Exercise directions: In the records, find every line with the word "TAXIBE" and copy it out.

Data excerpts START

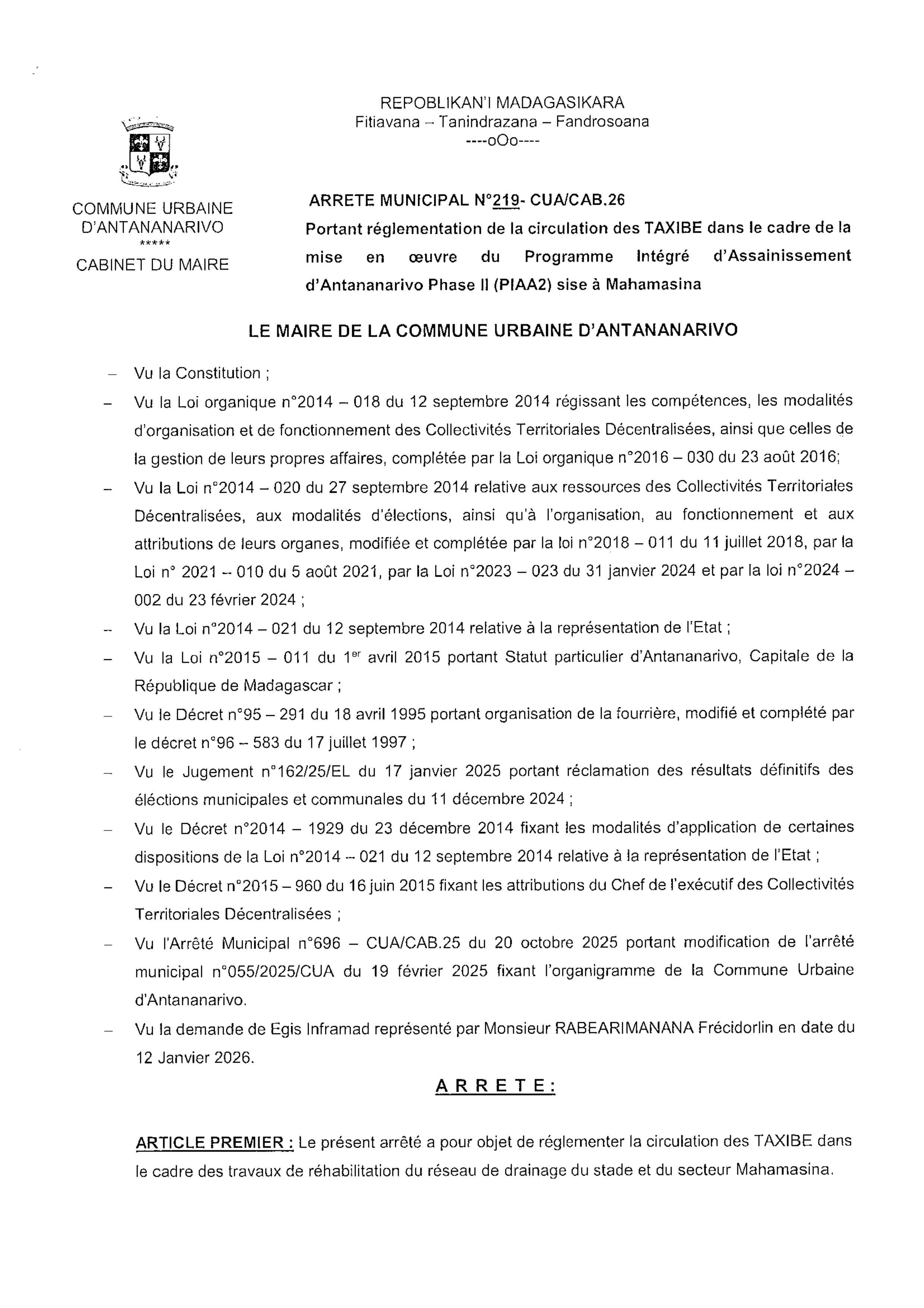 REPOBLIKAN'I MADAGASIKARA
Fitiavana – Tanindrazana – Fandrosoana
----oOo----

COMMUNE URBAINE D'ANTANANARIVO
*****
CABINET DU MAIRE

ARRETE MUNICIPAL N°219- CUA/CAB.26
Portant réglementation de la circulation des TAXIBE dans le cadre de la mise en œuvre du Programme Intégré d'Assainissement d'Antananarivo Phase II (PIAA2) sise à Mahamasina

LE MAIRE DE LA COMMUNE URBAINE D'ANTANANARIVO

– Vu la Constitution ;
– Vu la Loi organique n°2014 – 018 du 12 septembre 2014 régissant les compétences, les modalités d'organisation et de fonctionnement des Collectivités Territoriales Décentralisées, ainsi que celles de la gestion de leurs propres affaires, complétée par la Loi organique n°2016 – 030 du 23 août 2016;
– Vu la Loi n°2014 – 020 du 27 septembre 2014 relative aux ressources des Collectivités Territoriales Décentralisées, aux modalités d'élections, ainsi qu'à l'organisation, au fonctionnement et aux attributions de leurs organes, modifiée et complétée par la loi n°2018 – 011 du 11 juillet 2018, par la Loi n° 2021 – 010 du 5 août 2021, par la Loi n°2023 – 023 du 31 janvier 2024 et par la loi n°2024 – 002 du 23 février 2024 ;
– Vu la Loi n°2014 – 021 du 12 septembre 2014 relative à la représentation de l'Etat ;
– Vu la Loi n°2015 – 011 du 1$^{er}$ avril 2015 portant Statut particulier d'Antananarivo, Capitale de la République de Madagascar ;
– Vu le Décret n°95 – 291 du 18 avril 1995 portant organisation de la fourrière, modifié et complété par le décret n°96 – 583 du 17 juillet 1997 ;
– Vu le Jugement n°162/25/EL du 17 janvier 2025 portant réclamation des résultats définitifs des éléctions municipales et communales du 11 décembre 2024 ;
– Vu le Décret n°2014 – 1929 du 23 décembre 2014 fixant les modalités d'application de certaines dispositions de la Loi n°2014 – 021 du 12 septembre 2014 relative à la représentation de l'Etat ;
– Vu le Décret n°2015 – 960 du 16 juin 2015 fixant les attributions du Chef de l'exécutif des Collectivités Territoriales Décentralisées ;
– Vu l'Arrêté Municipal n°696 – CUA/CAB.25 du 20 octobre 2025 portant modification de l'arrêté municipal n°055/2025/CUA du 19 février 2025 fixant l'organigramme de la Commune Urbaine d'Antananarivo.
– Vu la demande de Egis Inframad représenté par Monsieur RABEARIMANANA Frécidorlin en date du 12 Janvier 2026.

A R R E T E :

ARTICLE PREMIER : Le présent arrêté a pour objet de réglementer la circulation des TAXIBE dans le cadre des travaux de réhabilitation du réseau de drainage du stade et du secteur Mahamasina.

Data excerpts END

Output below:
Portant réglementation de la circulation des TAXIBE dans le cadre de la mise en œuvre du Programme Intégré d'Assainissement d'Antananarivo Phase II (PIAA2) sise à Mahamasina
ARTICLE PREMIER : Le présent arrêté a pour objet de réglementer la circulation des TAXIBE dans le cadre des travaux de réhabilitation du réseau de drainage du stade et du secteur Mahamasina.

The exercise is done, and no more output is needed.